Keywords

1 Introduction

Cryo electron tomography (cryo-ET) is intended to explore the structure of an entire cell and constitutes a rapidly growing field in biology. The particularity of cryo-ET is that it is able to produce near to atomic resolution three-dimensional views of vitrified samples, which allows observing the structure of molecular complexes (e.g. ribosomes) in their physiological environment.
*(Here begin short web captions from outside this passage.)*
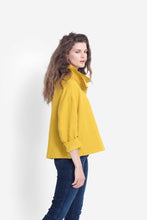 Load image into Gallery viewer, Dahme Jacket - Saffron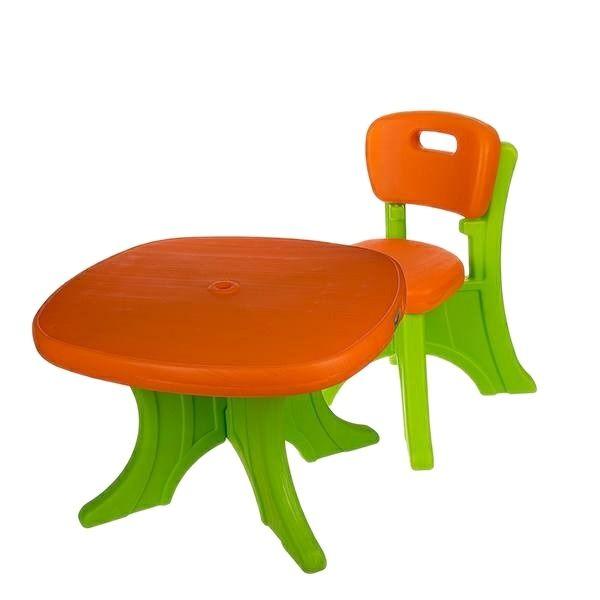 ست میز و صندلی کودک مدل Vani-child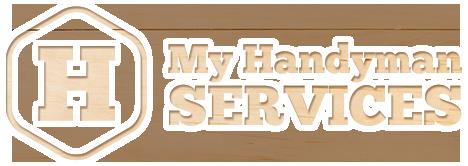 My Handyman Services Logo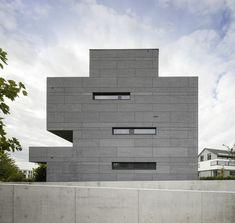 Baugruppe am Stuttgarter Killesberg / Mit Werkstatt und Terrasse - Architektur und Architekten - News / Meldungen / Nachrichten - BauNetz.de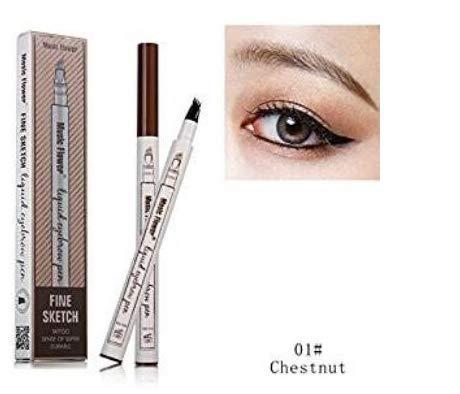 Make-up-marker Liquid (Tattoo Eyebrow Pen mit vier Tipps Langlebig Waterproof Brow Gel für Augen Make-up (1#))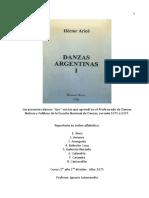141-Danzas-Argentinas- Cartilla 1 1 Hector Aricó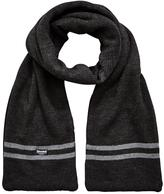 Very Mens Thinsulate Scarf
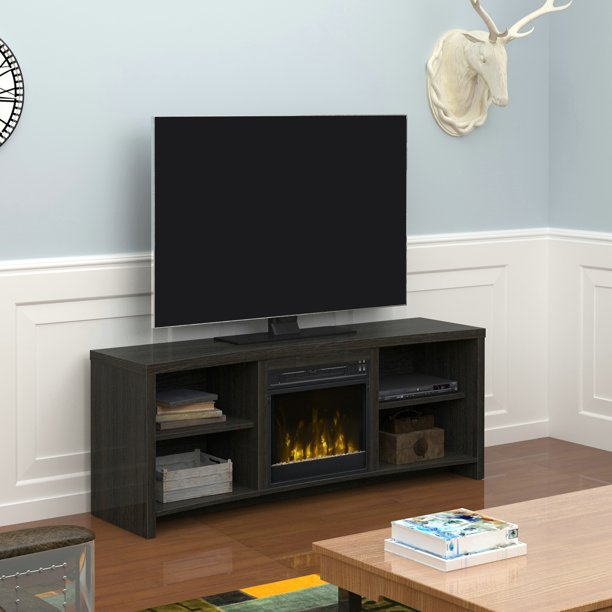 Seasons Glen Black Walnut Fireplace TV Stand for TVs up to 65""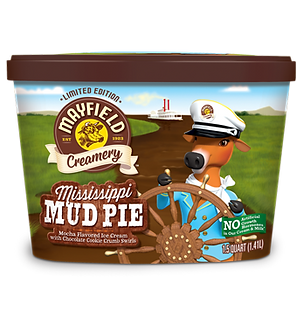 Mayfield Creamery Novelty Mississippi Mud Pie
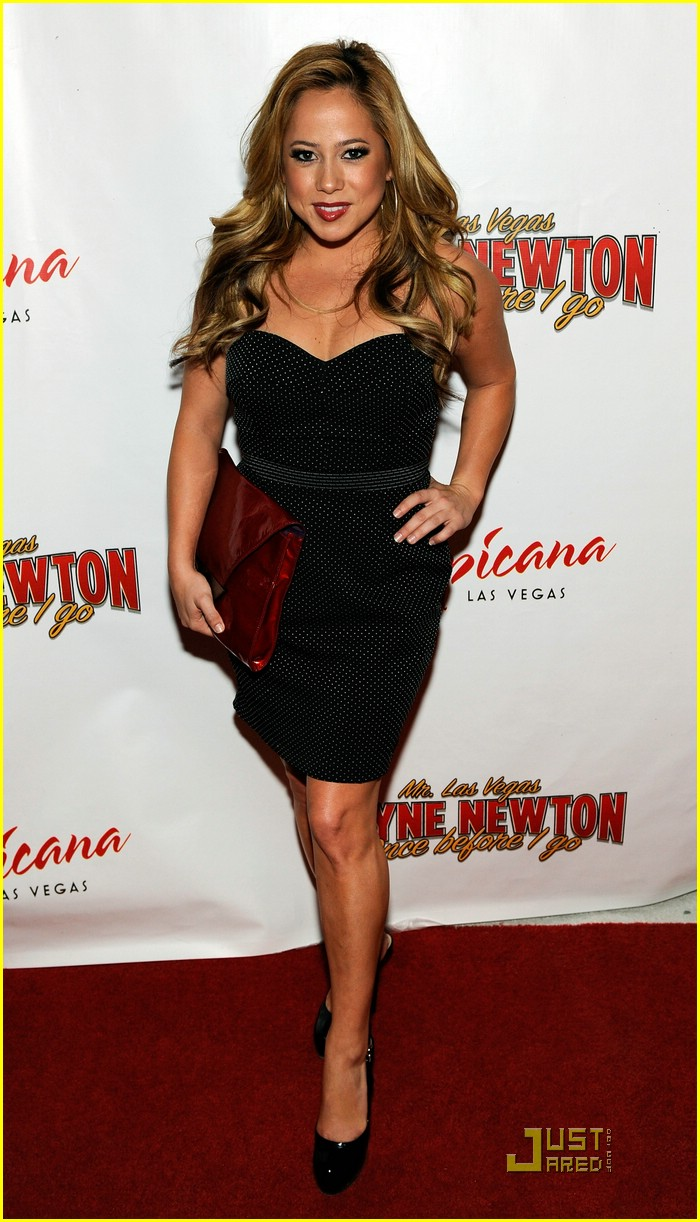sabrina bryan once before go 03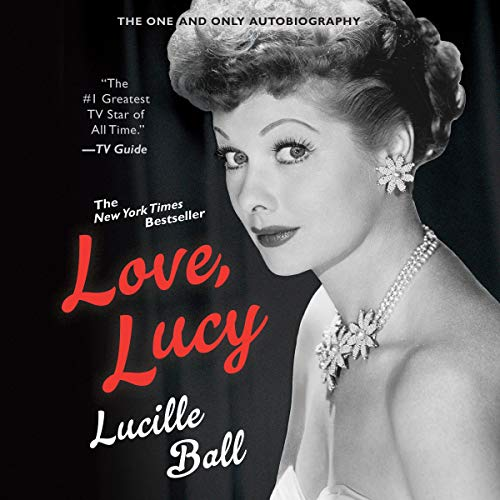 Love, Lucy cover art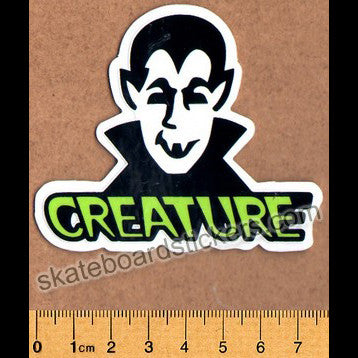 Creature Skateboard Sticker - Vamp - SkateboardStickers.com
This precious insight in the mechanism of a cell comes with a cost: i/ due to the low dose of electrons used to preserve specimen integrity during image acquisition, the amount of noise is very high; ii/ due to technical limitations of the microscope, complete tilting of the sample (180\(^\circ \)) is impossible, resulting into a blind spot. In other words, projections are not available for a determined angle range, hence the term “limited angle tomography”. This blind spot is observable in the Fourier domain, where the missing projections appear as a missing wedge (MW). This separates the Fourier spectrum into: the sampled region (SR) and the unsampled regions (MW). The sharp transition between these two regions is responsible for a Gibbs-like phenomenon: ray- and side-artifacts emanate from high contrast objects (see Fig. 1), which can hide important structural features in the image. Another type of artifact arises from the incomplete angular sampling: objects appear elongated in the blind spot’s direction (see Fig. 1). This elongation erases boundaries and makes it difficult to differentiate neighboring features.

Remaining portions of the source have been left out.